**Task requirements**
In the entries below, every line that contains "Movement" must be located and copied.

= Beginning of Section =

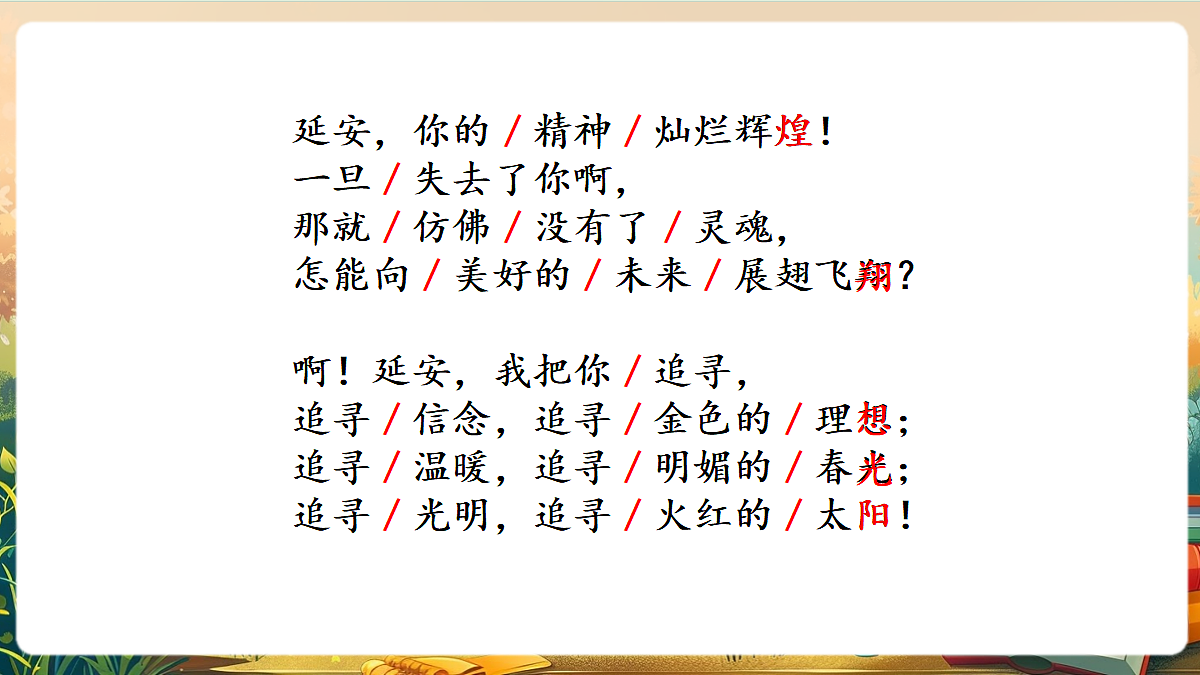 延安，你的 / 精神 / 灿烂辉煌！
一旦 / 失去了你啊，
那就 / 仿佛 / 没有了 / 灵魂，
怎能向 / 美好的 / 未来 / 展翅飞翔？

啊！延安，我把你 / 追寻，
追寻 / 信念，追寻 / 金色的 / 理想；
追寻 / 温暖，追寻 / 明媚的 / 春光；
追寻 / 光明，追寻 / 火红的 / 太阳！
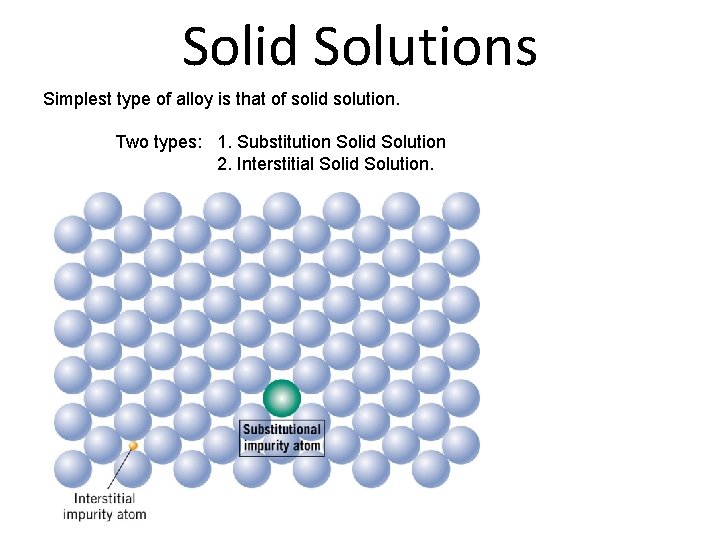 Solid Solutions

Simplest type of alloy is that of solid solution.

Two types: 1. Substitution Solid Solution
2. Interstitial Solid Solution.

Substitutional impurity atom

Interstitial impurity atom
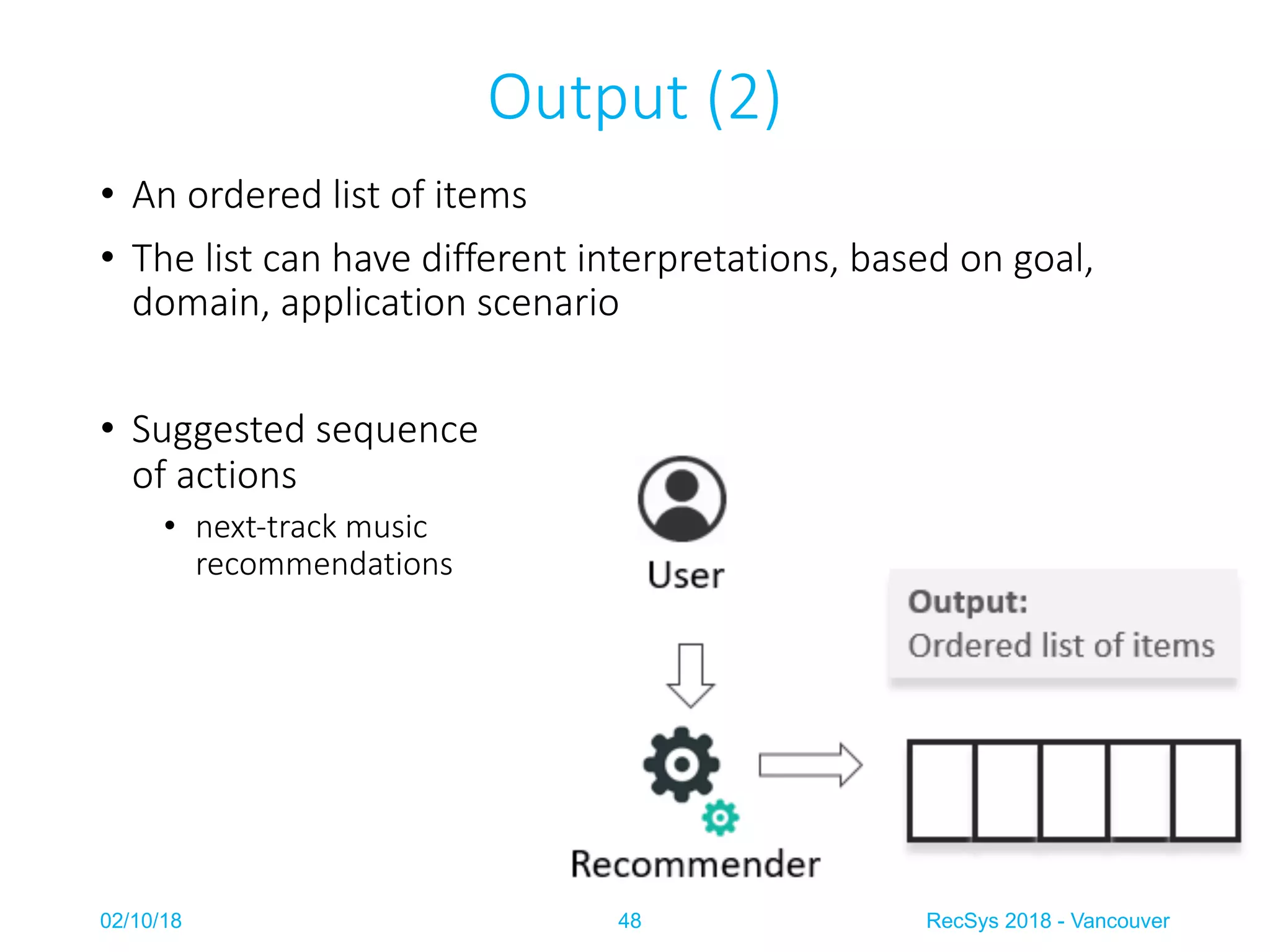 Output (2)

• An ordered list of items

• The list can have different interpretations, based on goal, domain, application scenario

• Suggested sequence of actions
  • next-track music recommendations

User

Output:
Ordered list of items

Recommender

02/10/18

48

RecSys 2018 - Vancouver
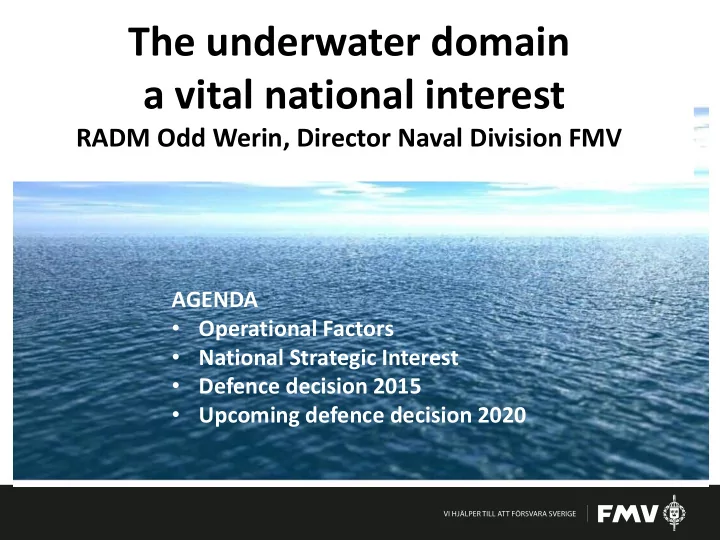 The underwater domain
a vital national interest
RADM Odd Werin, Director Naval Division FMV

AGENDA
• Operational Factors
• National Strategic Interest
• Defence decision 2015
• Upcoming defence decision 2020

VI HJÄLPER TILL ATT FÖRSVARA SVERIGE FMV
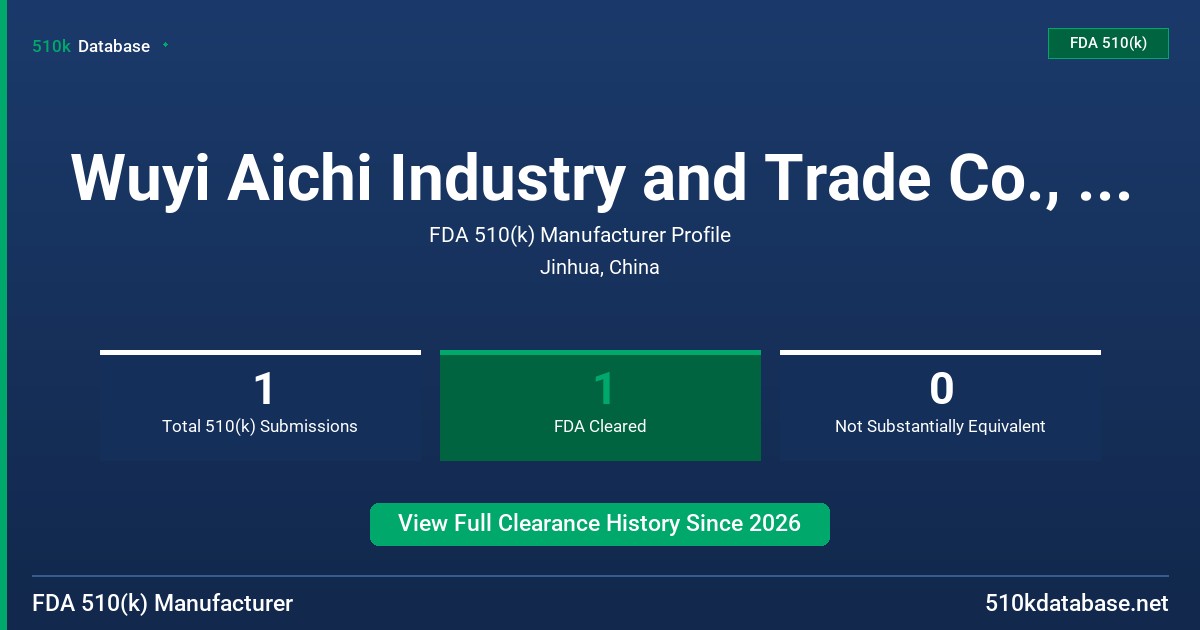 510k Database

FDA 510(k)

Wuyi Aichi Industry and Trade Co., ...

FDA 510(k) Manufacturer Profile

Jinhua, China

1
Total 510(k) Submissions

1
FDA Cleared

0
Not Substantially Equivalent

View Full Clearance History Since 2026

FDA 510(k) Manufacturer

510kdatabase.net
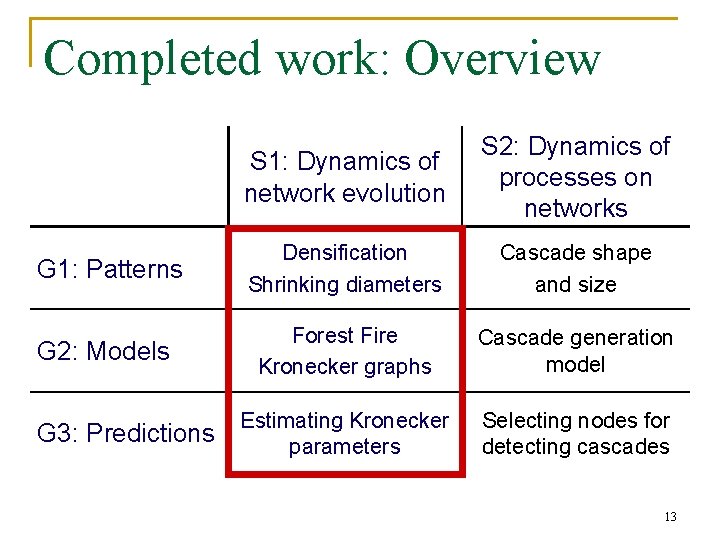 Completed work: Overview

| | S1: Dynamics of network evolution | S2: Dynamics of processes on networks |
|---|---|---|
| G1: Patterns | Densification Shrinking diameters | Cascade shape and size |
| G2: Models | Forest Fire Kronecker graphs | Cascade generation model |
| G3: Predictions | Estimating Kronecker parameters | Selecting nodes for detecting cascades |

13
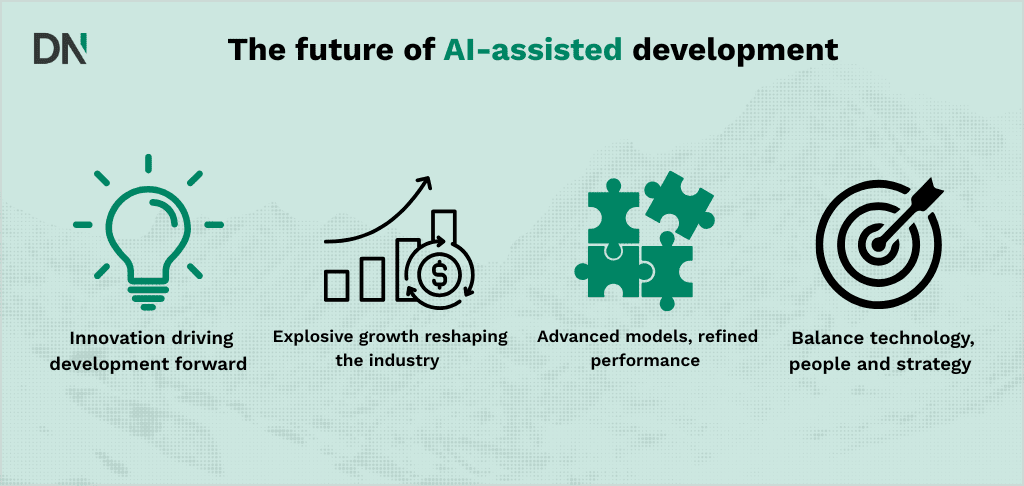 DN

The future of AI-assisted development

Innovation driving development forward

Explosive growth reshaping the industry

Advanced models, refined performance

Balance technology, people and strategy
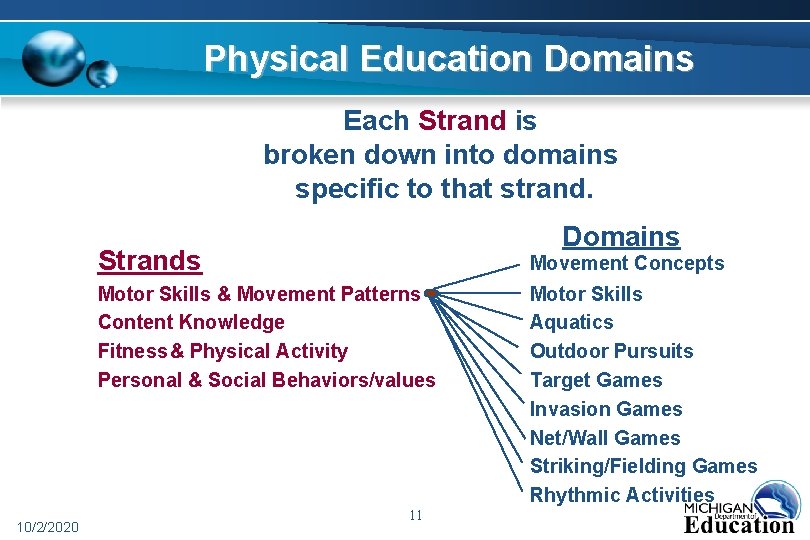 Physical Education Domains

Each Strand is broken down into domains specific to that strand.

Strands
Motor Skills & Movement Patterns
Content Knowledge
Fitness & Physical Activity
Personal & Social Behaviors/values

Domains
Movement Concepts
Motor Skills
Aquatics
Outdoor Pursuits
Target Games
Invasion Games
Net/Wall Games
Striking/Fielding Games
Rhythmic Activities

10/2/2020

11

MICHIGAN Department of Education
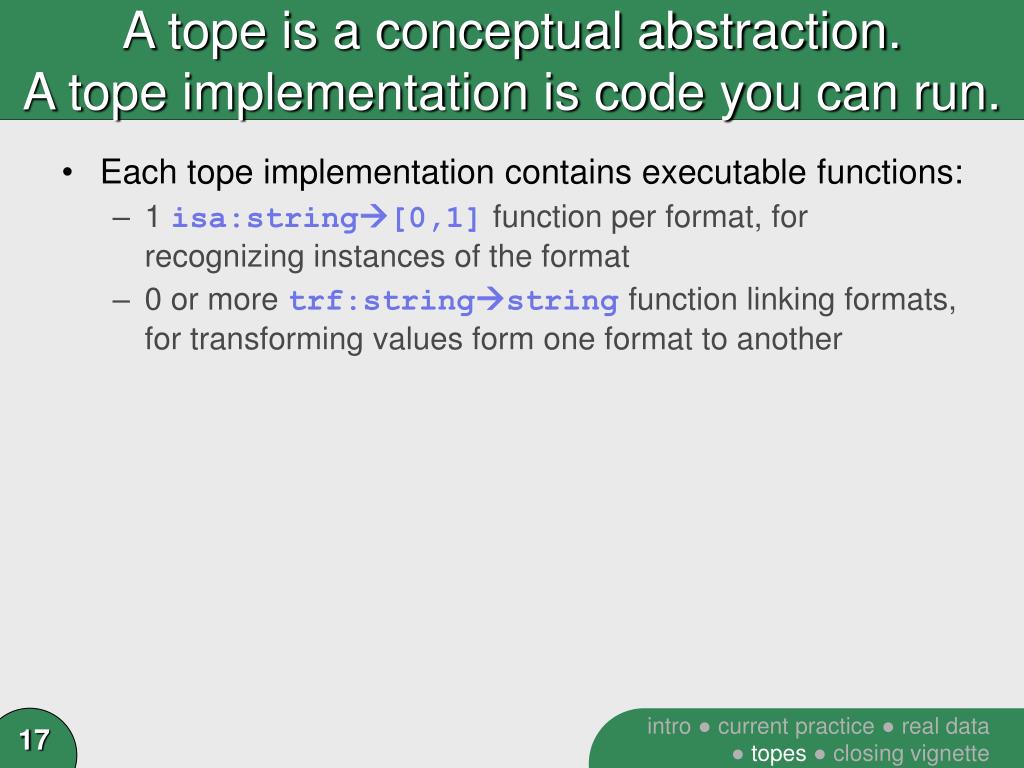 A tope is a conceptual abstraction.
A tope implementation is code you can run.

• Each tope implementation contains executable functions:
– 1 isa:string→[0,1] function per format, for recognizing instances of the format
– 0 or more trf:string→string function linking formats, for transforming values form one format to another

17

intro ● current practice ● real data ● topes ● closing vignette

= End of Section =

**Exercise answer**
Motor Skills & Movement Patterns
Movement Concepts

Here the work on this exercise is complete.